For those of you new to this neck of the woods, you may or may not know I write – among other things – Star Trek novels. A bunch of ’em, in fact. Been doing it for a long time…long enough I’m beginning to feel a little self-conscious about how many years we’re talking.
(Narrator: “It’s something like 20. Damn. This dude is old.”)
Shut up, narrator.
Anyway, yes. I’ve been writing Star Trek novels for a long time but it’s compared to how long Star Trek novels have been getting published, I’m just getting warmed up. Indeed, Star Trek publishing has been active in one form or another since the days of the original series being in active production in the 1960s. Several publishing houses have added various tomes to the Final Frontier’s ever-expanding library, but one publisher in particular stands apart from the rest, as much for the longevity of their relationship with Star Trek as the width and breadth of the titles they’ve offered: Simon & Schuster.
Now, sure, I’m here to be a bit of a cheerleader for S&S, because after all I’ve had a lengthy and prosperous relationship with these folks. The house’s Pocket Books imprint, which for decades oversaw the publication of hundreds of Star Trek novels and other books, gave me my start. The Strange New Worlds writing contests were responsible for my first paid professional stories. The first novel I wrote for publication was a Star Trek novel, and Pocket was also the publisher of my first original science fiction novel, The Last World War. Those initial successes paved the way for numerous other opportunities, and I’ve been fortunate enough to be able to ride that wave ever since.
And all of it thanks to Simon & Schuster and a publishing program which began forty years ago.

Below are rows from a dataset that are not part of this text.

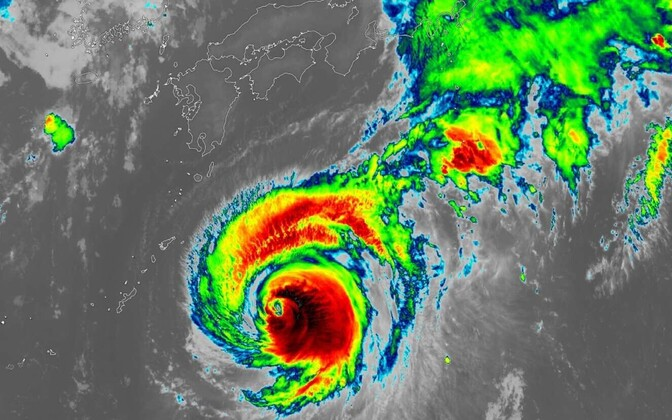 Satelliitpilt taifuuni lähenemisest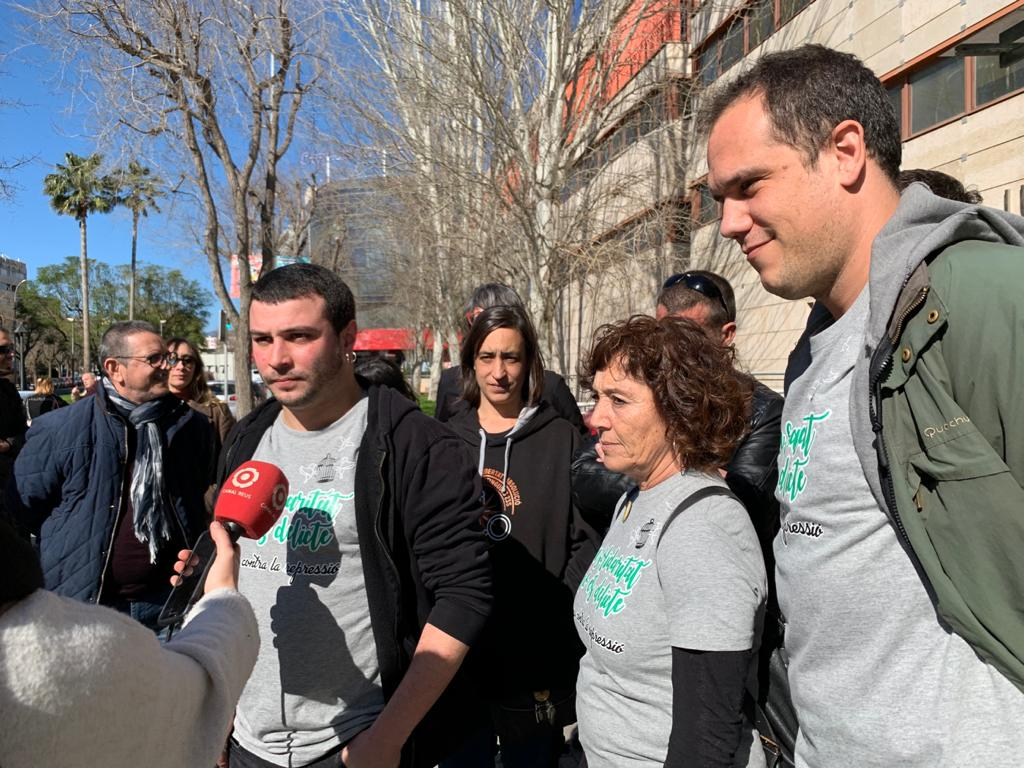 Edgar, Mariona i Ricard, encausades per les mobilitzacions del 23-S a Reus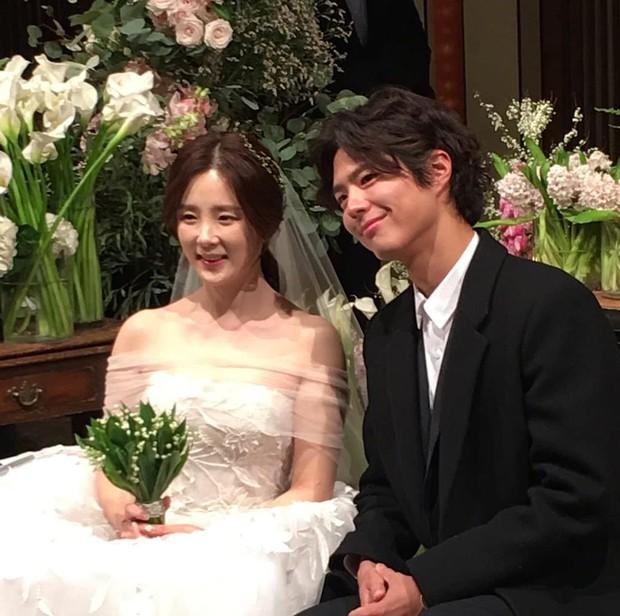 Đám cưới khủng mời toàn sao hạng A: Kim Bum lộ diện sau tin hẹn hò, Park Bo Gum bổ luống bên dàn tài tử - Ảnh 7.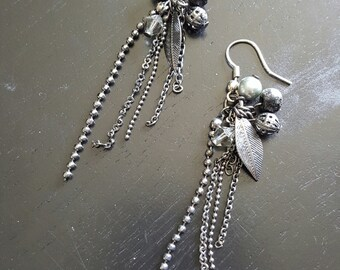 SALE - Rowena Earrings - Chain Dangle Black Silver Gunmetal Leaf Earrings - Bella Mia Beads - READY to SHIP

Okay, so it began more than forty years ago…these things take time to get up and running, you know. However, the fruits of that labor started showing up in stores in the fall of 1979 as part of the leadup to the release of Star Trek: The Motion Picture. S&S had acquired a publishing license which would take over from rival Bantam Books, who to that point had been publishing their own Star Trek novels as well as adaptations of original series episodes. Though new original novels would not begin hitting shelves until 1981, owing to the remaining time on Bantam’s existing agreement, S&S was still able to kick things into gear by rolling out an ambitious publishing effort designed to capitalize on the new, big-budget Star Trek movie. While Gene Roddenberry’s novelization of the film’s script was arguably the highest-profile item on a slate featuring fifteen titles, there were quite a few really coooooool books released as part of this package.
Looking at you, Spaceflight Chronology.
So, as fans celebrate the 40th anniversary of Star Trek: The Motion Picture this month, I thought it would be appropriate to also take a look at the beginnings of Simon & Schuster’s Star Trek publishing program. The results of my latest stroll down Memory Lane can be found in this new piece just published over at the official Star Trek website:
Launching as a tie-in to the film, S&S’s Star Trek publishing efforts continue to this day. Indeed, Dead Endless, the latest Star Trek: Discovery novel and written by Dave Galanter, will be published by S&S’s Gallery Books imprint on December 17th.
Shameless aside on our way out: Star Trek books make great gifts for that Trekkie on your holiday shopping list. Just sayin’.